---
name: bmad-observability-readiness
description: Establishes instrumentation, monitoring, and alerting foundations.
allowed-tools: ["Read", "Write", "Grep", "Bash"]
metadata:
  auto-invoke: true
  triggers:
    patterns:
      - "add logging"
      - "monitoring setup"
      - "no telemetry"
      - "instrument this"
      - "observability gaps"
      - "alert fatigue"
      - "SLO dashboard"
    keywords:
      - observability
      - logging
      - monitoring
      - tracing
      - metrics
      - alerting
      - telemetry
  capabilities:
    - instrumentation-design
    - metrics-cataloging
    - logging-standards
    - alert-tuning
    - slo-definition
  prerequisites:
    - bmad-architecture-design
    - bmad-test-strategy
  outputs:
    - observability-plan
    - instrumentation-backlog
    - slo-dashboard-spec
---

# BMAD Observability Readiness Skill

## When to Invoke

Use this skill when the user:
- Mentions missing or low-quality logging, metrics, or tracing.
- Requests monitoring/alerting setup before a launch or major release.
- Needs SLOs, dashboards, or on-call runbooks.
- Reports alert fatigue or noise that needs rationalization.
- Wants to ensure performance and reliability work has data coverage.
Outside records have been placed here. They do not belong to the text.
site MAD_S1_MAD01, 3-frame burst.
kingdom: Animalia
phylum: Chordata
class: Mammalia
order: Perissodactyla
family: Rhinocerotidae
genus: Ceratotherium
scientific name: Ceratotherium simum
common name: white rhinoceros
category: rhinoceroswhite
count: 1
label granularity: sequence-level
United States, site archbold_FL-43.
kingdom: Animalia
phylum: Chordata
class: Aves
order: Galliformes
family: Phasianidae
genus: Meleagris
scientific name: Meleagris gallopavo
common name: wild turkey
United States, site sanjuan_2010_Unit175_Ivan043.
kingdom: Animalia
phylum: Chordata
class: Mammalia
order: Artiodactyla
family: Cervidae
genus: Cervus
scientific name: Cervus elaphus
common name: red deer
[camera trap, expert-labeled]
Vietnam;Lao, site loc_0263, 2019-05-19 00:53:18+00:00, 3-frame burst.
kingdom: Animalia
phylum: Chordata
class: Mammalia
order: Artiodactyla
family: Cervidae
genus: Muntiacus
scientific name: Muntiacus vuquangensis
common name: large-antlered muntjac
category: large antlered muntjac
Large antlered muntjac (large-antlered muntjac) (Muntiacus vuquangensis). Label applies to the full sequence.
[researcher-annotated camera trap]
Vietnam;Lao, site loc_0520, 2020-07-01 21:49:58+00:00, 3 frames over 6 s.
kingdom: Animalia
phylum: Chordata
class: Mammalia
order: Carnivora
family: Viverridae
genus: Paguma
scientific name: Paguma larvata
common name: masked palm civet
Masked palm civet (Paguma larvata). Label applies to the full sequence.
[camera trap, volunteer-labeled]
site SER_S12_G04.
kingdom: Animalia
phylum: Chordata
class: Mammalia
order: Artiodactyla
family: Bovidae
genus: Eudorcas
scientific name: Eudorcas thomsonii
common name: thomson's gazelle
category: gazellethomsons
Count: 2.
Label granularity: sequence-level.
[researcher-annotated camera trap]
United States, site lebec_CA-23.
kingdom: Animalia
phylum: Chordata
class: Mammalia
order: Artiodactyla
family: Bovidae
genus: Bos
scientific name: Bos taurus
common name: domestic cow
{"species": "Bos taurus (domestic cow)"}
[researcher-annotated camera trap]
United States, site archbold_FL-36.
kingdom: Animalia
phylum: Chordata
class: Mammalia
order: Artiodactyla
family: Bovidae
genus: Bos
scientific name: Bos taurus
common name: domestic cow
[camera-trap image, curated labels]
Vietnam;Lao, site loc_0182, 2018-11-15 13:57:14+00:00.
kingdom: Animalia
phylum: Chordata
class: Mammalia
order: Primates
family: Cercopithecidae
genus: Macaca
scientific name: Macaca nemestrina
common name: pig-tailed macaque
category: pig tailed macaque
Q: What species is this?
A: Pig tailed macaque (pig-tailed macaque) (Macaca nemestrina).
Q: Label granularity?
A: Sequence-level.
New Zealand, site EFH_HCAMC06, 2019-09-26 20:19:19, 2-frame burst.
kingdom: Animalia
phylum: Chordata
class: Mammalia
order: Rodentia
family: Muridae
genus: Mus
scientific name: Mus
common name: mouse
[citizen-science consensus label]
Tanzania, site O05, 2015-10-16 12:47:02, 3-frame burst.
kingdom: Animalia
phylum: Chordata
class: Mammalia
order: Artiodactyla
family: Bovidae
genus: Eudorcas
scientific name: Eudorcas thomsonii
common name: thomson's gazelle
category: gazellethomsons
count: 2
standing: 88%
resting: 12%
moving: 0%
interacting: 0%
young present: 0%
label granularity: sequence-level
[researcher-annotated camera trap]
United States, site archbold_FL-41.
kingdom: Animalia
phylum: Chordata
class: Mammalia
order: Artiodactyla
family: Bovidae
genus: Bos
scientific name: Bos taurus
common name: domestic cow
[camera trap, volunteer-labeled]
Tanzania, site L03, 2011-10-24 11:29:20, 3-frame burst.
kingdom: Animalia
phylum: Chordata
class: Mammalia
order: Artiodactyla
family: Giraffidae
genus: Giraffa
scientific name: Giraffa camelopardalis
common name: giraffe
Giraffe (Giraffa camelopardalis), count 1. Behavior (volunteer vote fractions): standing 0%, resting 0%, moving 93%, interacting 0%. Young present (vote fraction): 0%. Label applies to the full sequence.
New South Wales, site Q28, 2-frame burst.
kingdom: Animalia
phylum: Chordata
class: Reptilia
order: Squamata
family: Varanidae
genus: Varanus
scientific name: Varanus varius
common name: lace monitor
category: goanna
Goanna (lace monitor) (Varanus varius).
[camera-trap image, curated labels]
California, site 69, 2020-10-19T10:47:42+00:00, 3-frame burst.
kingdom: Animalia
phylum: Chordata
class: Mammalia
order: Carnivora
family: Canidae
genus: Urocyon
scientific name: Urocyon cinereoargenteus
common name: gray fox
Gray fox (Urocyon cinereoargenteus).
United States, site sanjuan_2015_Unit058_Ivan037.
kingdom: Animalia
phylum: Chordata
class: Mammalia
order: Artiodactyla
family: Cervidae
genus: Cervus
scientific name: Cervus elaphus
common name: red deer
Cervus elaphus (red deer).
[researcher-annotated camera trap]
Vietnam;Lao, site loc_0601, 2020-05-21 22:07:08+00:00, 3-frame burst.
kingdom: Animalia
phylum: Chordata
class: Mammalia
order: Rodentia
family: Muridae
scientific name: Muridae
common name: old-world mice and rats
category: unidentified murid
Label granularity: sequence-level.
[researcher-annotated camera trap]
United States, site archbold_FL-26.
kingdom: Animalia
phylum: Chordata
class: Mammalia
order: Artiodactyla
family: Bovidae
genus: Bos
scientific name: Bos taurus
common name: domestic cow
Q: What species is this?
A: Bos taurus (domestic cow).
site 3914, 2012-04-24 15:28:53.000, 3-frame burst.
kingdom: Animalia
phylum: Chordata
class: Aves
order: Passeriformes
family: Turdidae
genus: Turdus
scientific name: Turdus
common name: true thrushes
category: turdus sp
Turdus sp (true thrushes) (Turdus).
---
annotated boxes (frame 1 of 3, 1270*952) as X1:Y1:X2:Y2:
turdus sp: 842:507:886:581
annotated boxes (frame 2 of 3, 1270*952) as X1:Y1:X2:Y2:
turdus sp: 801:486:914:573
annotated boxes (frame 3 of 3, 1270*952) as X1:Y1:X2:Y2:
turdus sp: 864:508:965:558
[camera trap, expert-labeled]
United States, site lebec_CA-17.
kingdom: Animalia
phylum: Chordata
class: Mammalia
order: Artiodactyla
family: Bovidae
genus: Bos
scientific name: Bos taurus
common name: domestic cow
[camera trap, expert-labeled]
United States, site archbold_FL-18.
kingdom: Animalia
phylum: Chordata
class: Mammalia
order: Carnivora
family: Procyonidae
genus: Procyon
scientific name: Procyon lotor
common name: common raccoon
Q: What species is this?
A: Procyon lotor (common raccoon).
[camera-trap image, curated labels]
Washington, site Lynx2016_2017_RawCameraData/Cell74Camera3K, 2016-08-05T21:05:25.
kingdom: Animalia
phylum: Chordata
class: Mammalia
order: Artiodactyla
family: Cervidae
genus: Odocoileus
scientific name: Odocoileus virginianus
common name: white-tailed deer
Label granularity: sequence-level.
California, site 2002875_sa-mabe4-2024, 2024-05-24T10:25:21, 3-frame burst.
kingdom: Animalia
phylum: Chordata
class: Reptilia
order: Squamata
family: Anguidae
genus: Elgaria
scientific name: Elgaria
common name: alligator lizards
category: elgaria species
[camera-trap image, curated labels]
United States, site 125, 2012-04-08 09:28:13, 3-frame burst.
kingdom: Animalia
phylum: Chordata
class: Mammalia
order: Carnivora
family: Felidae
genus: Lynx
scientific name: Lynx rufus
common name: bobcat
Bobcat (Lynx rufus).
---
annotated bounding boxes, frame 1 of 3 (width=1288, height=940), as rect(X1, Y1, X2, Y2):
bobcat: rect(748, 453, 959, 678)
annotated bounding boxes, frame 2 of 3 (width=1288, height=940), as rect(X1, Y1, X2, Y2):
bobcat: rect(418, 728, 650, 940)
If instrumentation already exists and only specific bug fixes are required, hand over to `bmad-development-execution` with the backlog produced here.

## Mission

Deliver a comprehensive observability plan that enables diagnosis, alerting, and measurement across the system. Ensure downstream performance, reliability, and security work has trustworthy telemetry.

## Inputs Required

- Architecture diagrams and component inventory.
- Existing logging/monitoring/tracing configuration (if any).
- Current incidents, outages, or blind spots experienced by the team.
- SLAs/SLOs, business KPIs, or compliance reporting requirements.

## Outputs

- **Observability plan** detailing metrics, logs, traces, dashboards, and retention policies.
- **Instrumentation backlog** with implementation tasks, owners, and acceptance criteria.
- **SLO dashboard specification** covering golden signals, alert thresholds, and runbook links.
- Updated runbook or escalation paths if gaps were discovered.

## Process

1. Audit current telemetry coverage, tooling, and data retention. Document gaps.
2. Define observability objectives aligned with user journeys and business KPIs.
3. Design instrumentation strategy: metrics taxonomy, structured logging, trace spans, event schemas.
4. Establish SLOs, SLIs, and alerting strategy with on-call expectations and noise controls.
5. Produce dashboards/reporting requirements and data governance notes.
6. Create backlog with prioritized instrumentation tasks and verification approach.

## Quality Gates

- Every critical user journey has metrics and alerts defined (latency, errors, saturation, traffic).
- Logging standards specify structure, PII handling, and retention.
- Alert runbooks documented or flagged for creation.
- Observability plan references integration with performance, security, and incident workflows.

## Error Handling

- If telemetry tooling is undecided, present comparative options with trade-offs.
- Highlight dependencies on platform teams or infrastructure before finalizing timeline.
- Escalate when observability requirements conflict with compliance or privacy constraints.